Freedom of speech entered North America's political dialogue in 1791 as the First Amendment to the United States Constitution. Originally, it only placed constraints upon legislation passed by the United States Congress. It wasn't until 1925 that a Supreme Court ruling held state legislatures to the same standard. But, oppression refused to die with Jim Crow Laws, which institutionalized racial segregation in the Southern States until 1965, an egregious example. An ongoing struggle expedited by progressive legislation, informed education and most importantly, enlightened attitudes, freedom of speech continues to evolve presenting new challenges to us all.
The 2016 edition of the Thunder Bay Blues Festival unfurls the Maple Leaf on an all-Canadian blues, roots and rock spectacular that covers the breadth of our nation from Nanaimo, British Columbia to Halifax, Nova Scotia.
This year's marquee acts are drawn from the who's who of Canada's music. Friday's headliner, Tom Cochrane, will have Marina Park riding life's highway all night long. Saturday will feature Canada's quiet superstar, the ever-rebooting master of blues, rock and swing, Colin James. The festival will soar to a close on Sunday with Burton Cummings, the inimitable voice of rock as front man for the iconic Guess Who and as an acclaimed solo artist.
Downchild, the quintessential sound of jump blues in Canada for the past 45 years remains a tour de force without equal. Guitar virtuosity will be present in abundance with Jack de Keyzer's definitive string bending bopping and jiving, David Gogo slathering solos with blues-rock goodness, Carson Downey shooting staccato bursts of blues on Red Bull from the hip and Steve Strongman's wickedly tasteful picking and sliding. Steve Hill has been racking up Maple Blues Awards at a torrid pace (3 this year alone) based largely on his jaw-dropping one-man show that has to be seen to be believed. You'll be rocking both in and out of your seat.

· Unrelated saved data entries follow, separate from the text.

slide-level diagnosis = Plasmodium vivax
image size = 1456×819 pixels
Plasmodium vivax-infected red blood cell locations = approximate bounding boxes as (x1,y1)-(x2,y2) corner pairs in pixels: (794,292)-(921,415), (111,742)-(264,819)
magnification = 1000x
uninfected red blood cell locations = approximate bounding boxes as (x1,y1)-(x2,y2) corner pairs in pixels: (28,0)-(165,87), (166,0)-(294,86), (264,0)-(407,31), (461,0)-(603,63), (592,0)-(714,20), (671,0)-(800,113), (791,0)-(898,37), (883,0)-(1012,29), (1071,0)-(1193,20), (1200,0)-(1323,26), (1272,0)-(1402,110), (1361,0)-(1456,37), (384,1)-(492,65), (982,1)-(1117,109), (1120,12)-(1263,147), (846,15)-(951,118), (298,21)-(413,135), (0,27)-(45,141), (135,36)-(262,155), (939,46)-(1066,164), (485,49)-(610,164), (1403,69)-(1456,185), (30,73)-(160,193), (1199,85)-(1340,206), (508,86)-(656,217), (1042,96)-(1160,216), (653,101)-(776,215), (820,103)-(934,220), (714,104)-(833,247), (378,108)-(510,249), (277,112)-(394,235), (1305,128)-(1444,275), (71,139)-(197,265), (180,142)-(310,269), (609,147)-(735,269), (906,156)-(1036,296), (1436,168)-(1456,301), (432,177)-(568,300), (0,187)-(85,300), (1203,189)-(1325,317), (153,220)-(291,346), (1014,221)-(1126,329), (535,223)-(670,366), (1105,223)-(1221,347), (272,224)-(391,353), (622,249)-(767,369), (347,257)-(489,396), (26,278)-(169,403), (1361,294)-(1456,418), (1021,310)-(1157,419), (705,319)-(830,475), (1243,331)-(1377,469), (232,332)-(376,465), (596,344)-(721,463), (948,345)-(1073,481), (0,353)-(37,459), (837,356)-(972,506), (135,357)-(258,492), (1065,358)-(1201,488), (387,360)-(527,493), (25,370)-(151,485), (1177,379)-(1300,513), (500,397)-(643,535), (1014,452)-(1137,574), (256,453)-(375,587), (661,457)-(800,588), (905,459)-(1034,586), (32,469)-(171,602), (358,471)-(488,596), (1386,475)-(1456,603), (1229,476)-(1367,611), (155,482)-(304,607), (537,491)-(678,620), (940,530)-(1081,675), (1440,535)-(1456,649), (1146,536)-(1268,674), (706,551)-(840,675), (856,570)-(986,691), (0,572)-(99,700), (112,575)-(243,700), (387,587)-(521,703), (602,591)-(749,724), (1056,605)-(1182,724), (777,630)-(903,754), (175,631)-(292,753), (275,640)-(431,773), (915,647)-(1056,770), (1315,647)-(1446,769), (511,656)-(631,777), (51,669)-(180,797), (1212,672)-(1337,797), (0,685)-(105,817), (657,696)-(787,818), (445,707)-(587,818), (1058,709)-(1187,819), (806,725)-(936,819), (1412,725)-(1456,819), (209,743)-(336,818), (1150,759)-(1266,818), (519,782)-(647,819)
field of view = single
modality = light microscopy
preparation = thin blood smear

Backed by the 7-piece Ben Racine Band, smokey chanteuse Dawn Tyler Watson, Montreal's Queen of the Blues, promises audio Eden. Infectious, compelling, a mile-high voice, no one makes a stage sparkle like Serena Ryder.
A mix of straight ahead rock n’ roll and power ballads, April Wine's long list of Top 40 hits will be a blast from the past. Since Gowan brought his ripping talents on vocals and keys to Styx 17 years ago, they've been among the highest grossing acts in the USA. One of Quebec's chief musical exports, heavy hitters, Jonas & the Massive Attraction have exploded out of La Belle Province forging a name across the nation and storming Europe.
This year the festival welcomes two newcomers whose careers are in rapid ascent. Bluesy balladry, edgy rockers, gutsy vocals, catchy riffs all delivered with uncommon panache, that's Terra Lightfoot. The Devin Cuddy Band will mine the timeless veins of New Orleans jazz underpinned by ragtime and honky-tonk piano.
Anchoring the festival will be the immense talents and enthusiasm of 5 local bands, proud heirs of our city's blues and roots legacy. Ever popular veterans, The Chain, will focus on original blues, pop and rock numbers featuring fine soloing and powerhouse vocals. Just voted Thunder Bay's Best Blues Act, Loose Cannon's brand of blues is “soaked with rock and roll.” Since relocating to Thunder Bay in 2012, James Boraski has worked tirelessly to weave his band MomentaryEvolution into our night life. Blues, rock and R&B are their calling cards. The Roosters promise to keep it “rootsy' but expect some surprises. Back from capably representing Thunder Bay at the International Blues Challenge in Memphis in January, Camden Tiura will mix a unique brew of “avant garde post pop blues punk rock.” So, come down to the festival early, our fine local musicians make it worth your while.
How much fun can you stack on a lawn chair? Find out as summer sun beckons, great music awaits, food and beverage tantalize and memories linger at the Thunder Bay Blues Festival. Where Canada comes to sing the blues!